China Reveals Top-Level Planning of Economic Policy at Davos Forum
Liu He, a senior Chinese official, Wednesday elaborated on the top-level planning of China’s economic policy for the next few years at the World Economic Forum (WEF) held in this Swiss resort.
“In a nutshell, this policy centers around a key necessity, a main task and three critical battles,” said Liu, a member of the Political Bureau of the Communist Party of China Central Committee and director of the General Office of the Central Leading Group for Financial and Economic Affairs.
Liu also pledged that China will open wider to the world across the board.
In his speech at the WEF, Liu stressed the necessity to transit the Chinese economy from a phase of rapid growth to one of high-quality development.
“Our focus needs to change from ‘Is there enough?’ to ‘Is it good enough?’,” he said.
Such a transition, he said, is the context in which China formulates its macroeconomic, structural, reform and social policies in the coming years.
“China’s per capita income is moving up from the current level of 8,000-plus to 10,000 U.S. dollars and even higher. At such a stage of development, China needs to put more emphasis on structural improvement rather than quantity expansion,” he said.
As China opens up wider to the outside world, this transition to a new model of development will create huge opportunities for many new industries.
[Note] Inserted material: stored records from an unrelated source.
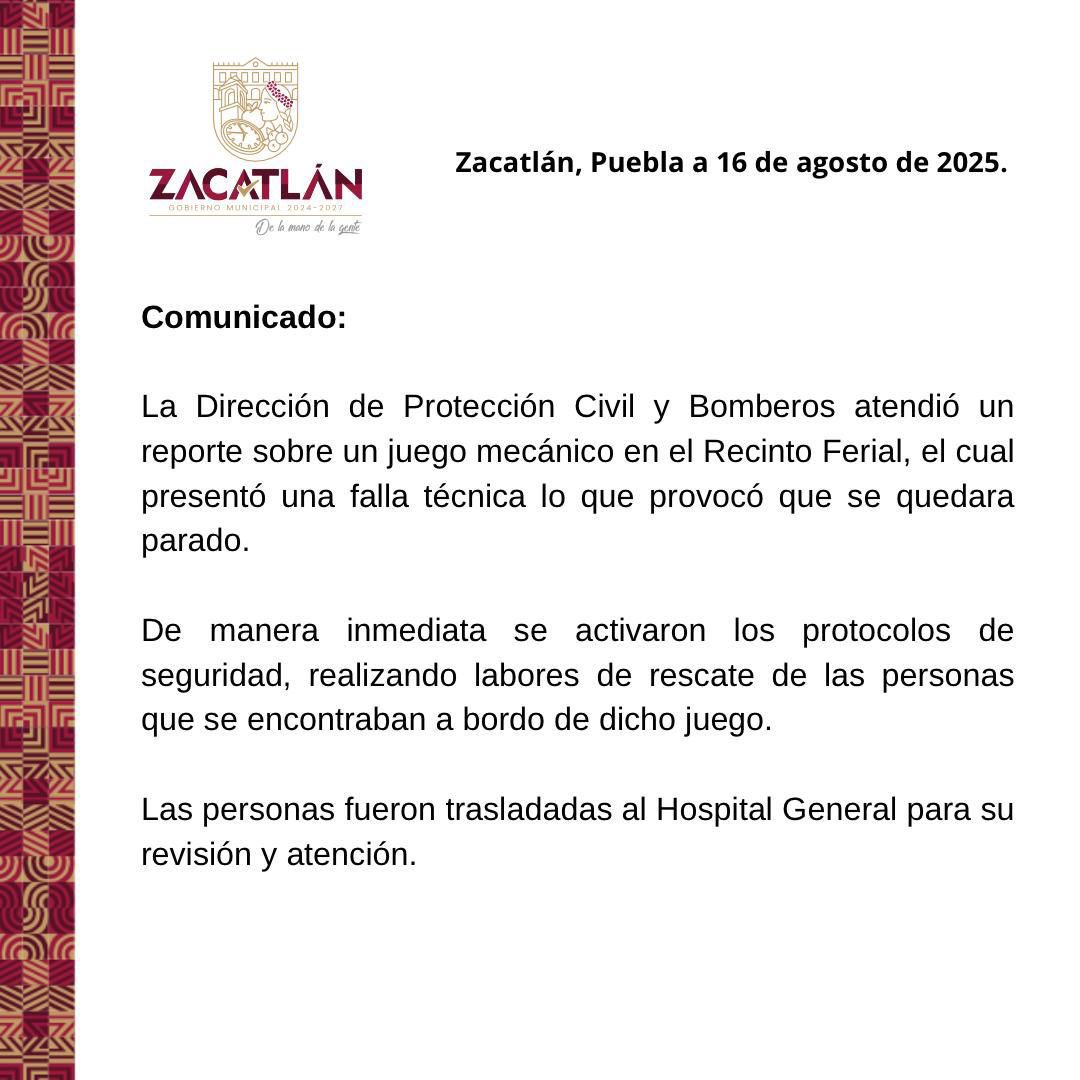 ZACATLÁN
GOBIERNO MUNICIPAL 2024-2027
De la mano de la gente

Zacatlán, Puebla a 16 de agosto de 2025.

Comunicado:

La Dirección de Protección Civil y Bomberos atendió un reporte sobre un juego mecánico en el Recinto Ferial, el cual presentó una falla técnica lo que provocó que se quedara parado.

De manera inmediata se activaron los protocolos de seguridad, realizando labores de rescate de las personas que se encontraban a bordo de dicho juego.

Las personas fueron trasladadas al Hospital General para su revisión y atención.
“It means opportunities for businesses not just in China but across the world,” said the senior official.
He also outlined some of the tangible benefits already in place. To this point, China’s domestic demand has steadily expanded, with consumption contributing 58.8 percent to economic growth, nearly four percentage points higher than five years ago.
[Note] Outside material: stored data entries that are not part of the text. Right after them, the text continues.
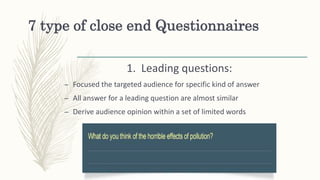 7 type of close end Questionnaires

1. Leading questions:

– Focused the targeted audience for specific kind of answer
– All answer for a leading question are almost similar
– Derive audience opinion within a set of limited words

What do you think of the horrible effects of pollution?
The added value of the service sector takes up 60 percent of GDP, more than five percentage points higher than five years ago.
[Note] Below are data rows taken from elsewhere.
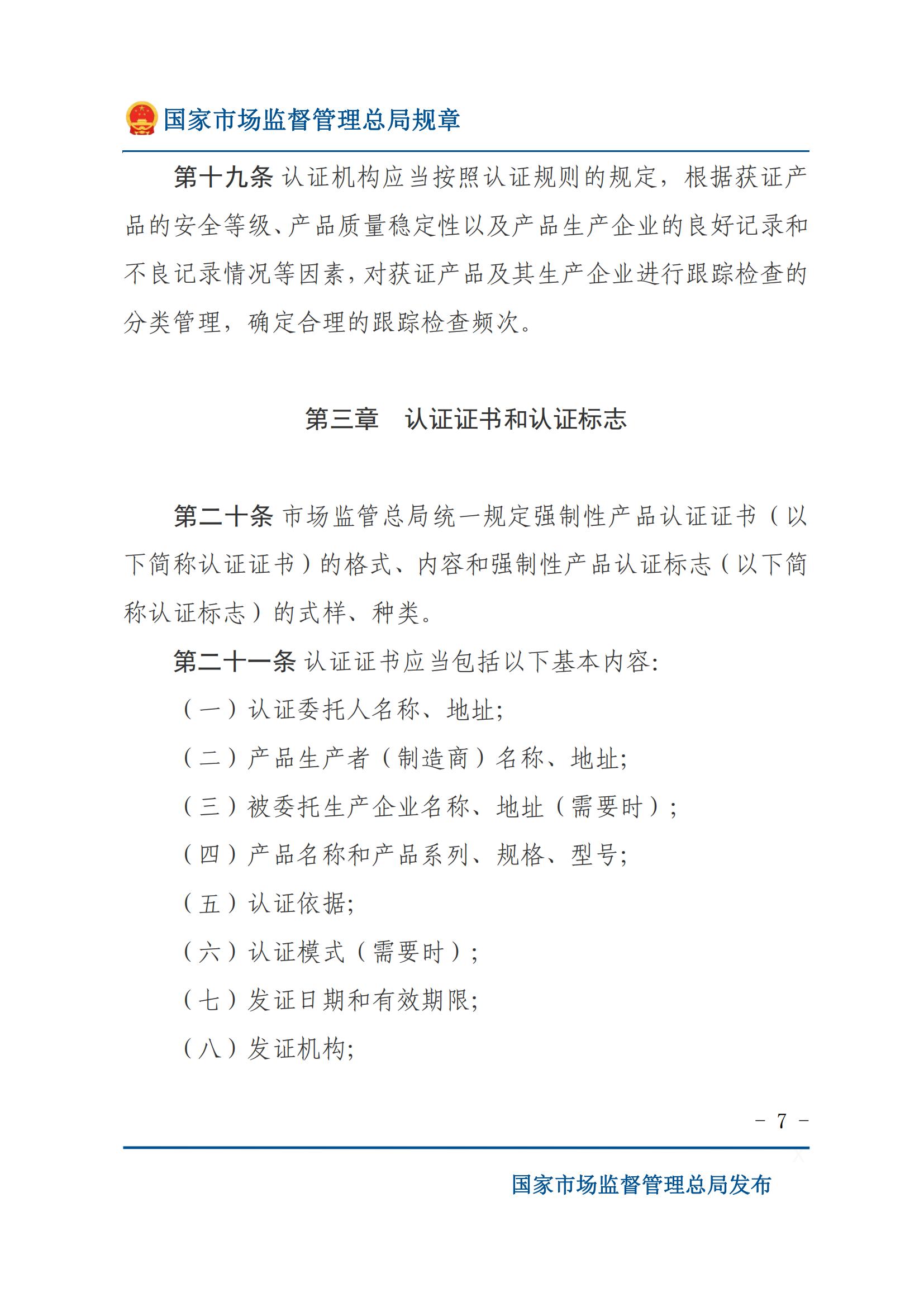 国家市场监督管理总局规章

第十九条 认证机构应当按照认证规则的规定，根据获证产品的安全等级、产品质量稳定性以及产品生产企业的良好记录和不良记录情况等因素，对获证产品及其生产企业进行跟踪检查的分类管理，确定合理的跟踪检查频次。

第三章　认证证书和认证标志

第二十条 市场监管总局统一规定强制性产品认证证书（以下简称认证证书）的格式、内容和强制性产品认证标志（以下简称认证标志）的式样、种类。

第二十一条 认证证书应当包括以下基本内容:

（一）认证委托人名称、地址;

（二）产品生产者（制造商）名称、地址;

（三）被委托生产企业名称、地址（需要时）;

（四）产品名称和产品系列、规格、型号;

（五）认证依据;

（六）认证模式（需要时）;

（七）发证日期和有效期限;

（八）发证机构;

－ 7 －

国家市场监督管理总局发布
The principal contradiction in China’s economic development, Liu said, is the structural mismatch resulting from the supply side failing to evolve in step with the demand.
This aspect of China’s economic policy urgently needs to be fixed, he said.
The priority at the moment, he emphasized, is to cut excess capacity where necessary, reduce inventory in the housing sector, bring down the overall leverage ratio, lower cost across the board, and strengthen the weak links in the economy, ranging from public services to infrastructure and institutions.
“With these measures, we hope to make the supply side more adaptable and more innovative. Some initial progress has been made,” Liu said.
Since 2016, China has cut over 115 million tons of steel capacity, eliminated an additional 140 million tons of substandard steel capacity, and phased out over 500 million tons of coal capacity.
Though these market clearing measures has led to price rises in some sectors, the total factor productivity growth stopped its decline and began to increase in 2016, Liu said.
“The positive spillover of our supply-side structural reform is being felt across the world. Indeed, this is a reform that we must continue and see through,” he added.
According to Liu, China has to fight three critical battles in the next few years — risk prevention, poverty reduction and pollution control.
“For China to build a moderately prosperous society in all respects, we must fix the shortest plank in our development through winning these battles,” he said.
First, although China’s financial system is basically sound with a high savings rate, China still needs to continue preventing and resolving major financial risks, Liu said.
“Shadow banking and hidden debt for local governments are serious problems we have to deal with,” he specified.
Since the fourth quarter of 2017, China has had a marginally slower overall leverage ratio growth, which Liu said was a good sign.
Second, China will continue with smarter, more targeted efforts to lift more people out of poverty.
“We have set a target to basically eliminate absolute poverty in three years,” he said.
In 2018 alone, China will lift 10 million people from absolute poverty, including 2.8 million who will be relocated from areas suffering from harsh conditions.
The third battle is to fight pollution continuously. “Green and low-carbon development is what the Chinese people want the most in a break with the traditional growth model,” Liu said.
China will fulfill its pledges to counter climate change and honor the Paris Agreement, he said.
Reform And Opening Up
This year marks the 40th anniversary of China’s reform and opening-up drive, which is the very reason behind China’s robust growth over the past four decades.
China has to advance reform and open up at a faster pace, Liu said.
China will further integrate with international trade rules and ease market access. China will also substantially open up the services sector, the financial sector in particular, and create a more attractive investment environment, he said.
China’s vast domestic market, with a fast-growing middle-income population of 400 million, already the world’s biggest, will contribute significantly to global development, Liu said.
The official also warned that deep-seated problems in the world economy have yet to be fixed, calling for concerted global efforts.
“Multiple risks and considerable uncertainties come in the form of high debts, asset bubbles, protectionism and the escalation of regional and international hotspots,” Liu added.
Liu’s speech is part of the 400 forums, discussions and meetings during WEF 2018 that lasts from Jan. 23 to 26.
Under the theme of “Creating a Shared Future in a Fractured World”, this year’s forum is bringing together a record number of heads of state, government and international organizations alongside leaders from business, civil society, and academia.